As for Plaintiff's ADEA claim, it also fails due to the lack of development of the complaint. The ADEA prohibits employment discrimination due to age, such as by refusing to hire or otherwise discriminating against an individual, depriving themof employment opportunities “or otherwise adversely affect[ing their] status as an employee,” or reducing their wage rate based on their age. 29 U.S.C. § 623(a). To prove an ADEA claim, a plaintiff must prove that their age was the “but-for” cause of an adverse employment action, not “simply a motivating factor.” Shelley v. Geren, 666 F.3d 599, 607 (9th Cir. 2012) (quoting Gross v. FBL FinancialServs., Inc., 557 U.S. 167, 173-74, 176 (2009)). Plaintiff has only stated what appears to be their age (though “57” could possibly also be a reference to 1957 as their year of birth). See Dkt. No. 6 at 5. Again, the complaint does not even specify an adverse employment action, so Plaintiff has not come close to meeting their burden at this early stage.
2. Qualified Immunity
Defendants also raise a qualified immunity defense. Dkt. No. 29 at 7. In determining whether a public official sued in their individual capacity is entitled to qualified immunity, courts consider whether “the official's conduct violated a clearly established constitutional right.” Pearson v. Callahan, 555 U.S. 223, 232 (2009). At this stage, because the operative complaint has alleged so few facts and fails to state a claim, the Court need not reach this issue.
C. Leave to Amend
Usually, “[u]nless it is absolutely clear that no amendment can cure the defect . . . a pro se litigant is entitled to notice of the complaint's deficiencies and an opportunity to amend prior to dismissal of the action.” Lucas v. Dep't of Corr., 66 F.3d 245, 248 (9th Cir. 1995).
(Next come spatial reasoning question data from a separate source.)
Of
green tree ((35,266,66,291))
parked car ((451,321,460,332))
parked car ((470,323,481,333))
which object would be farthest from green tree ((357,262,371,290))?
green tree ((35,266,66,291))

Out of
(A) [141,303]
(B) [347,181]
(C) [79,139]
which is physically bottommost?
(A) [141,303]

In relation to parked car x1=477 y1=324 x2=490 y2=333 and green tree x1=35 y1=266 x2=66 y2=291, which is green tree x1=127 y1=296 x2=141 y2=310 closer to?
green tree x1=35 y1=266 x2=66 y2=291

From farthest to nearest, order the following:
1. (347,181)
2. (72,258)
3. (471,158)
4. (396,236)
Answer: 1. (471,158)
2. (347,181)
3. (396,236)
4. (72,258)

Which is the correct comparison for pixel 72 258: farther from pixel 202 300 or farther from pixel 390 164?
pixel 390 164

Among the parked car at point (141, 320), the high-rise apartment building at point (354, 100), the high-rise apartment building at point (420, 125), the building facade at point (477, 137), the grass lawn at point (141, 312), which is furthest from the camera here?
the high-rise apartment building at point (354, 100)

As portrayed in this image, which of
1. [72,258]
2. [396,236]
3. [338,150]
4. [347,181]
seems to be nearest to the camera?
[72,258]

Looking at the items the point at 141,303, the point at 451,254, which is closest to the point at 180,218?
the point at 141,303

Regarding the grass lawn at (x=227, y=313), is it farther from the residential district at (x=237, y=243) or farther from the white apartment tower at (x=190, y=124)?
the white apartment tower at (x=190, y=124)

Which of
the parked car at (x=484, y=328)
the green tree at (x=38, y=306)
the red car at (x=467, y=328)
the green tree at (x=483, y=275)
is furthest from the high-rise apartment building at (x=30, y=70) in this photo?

If this were the only issue in the case, the Court would allow Plaintiff one chance to amend their Complaint. However, Plaintiff also failed to properly serve the Defendants in this case and then further failed to respond in any way to Defendant's motion pointing out this failure. As the Court previously stated, that reason alone is a basis for dismissal. Indeed, ninety-eight days have passed since Plaintiff's response to the motion was due under the Local Civil Rules (see LCR 7(b)(3); see also Dkt. No. 19), and in that time Plaintiff has not once requested an extension of the deadline to respond nor taken any action to the cure the deficiencies in the complaint or in service of process.
IV. Conclusion
For the above reasons and under the circumstances in this case, Defendants' Motion to Dismiss (Dkt. No. 29) is GRANTED. However, this case is DISMISSED WITHOUT PREJUDICE, which means Plaintiff may re-file a new case if appropriate.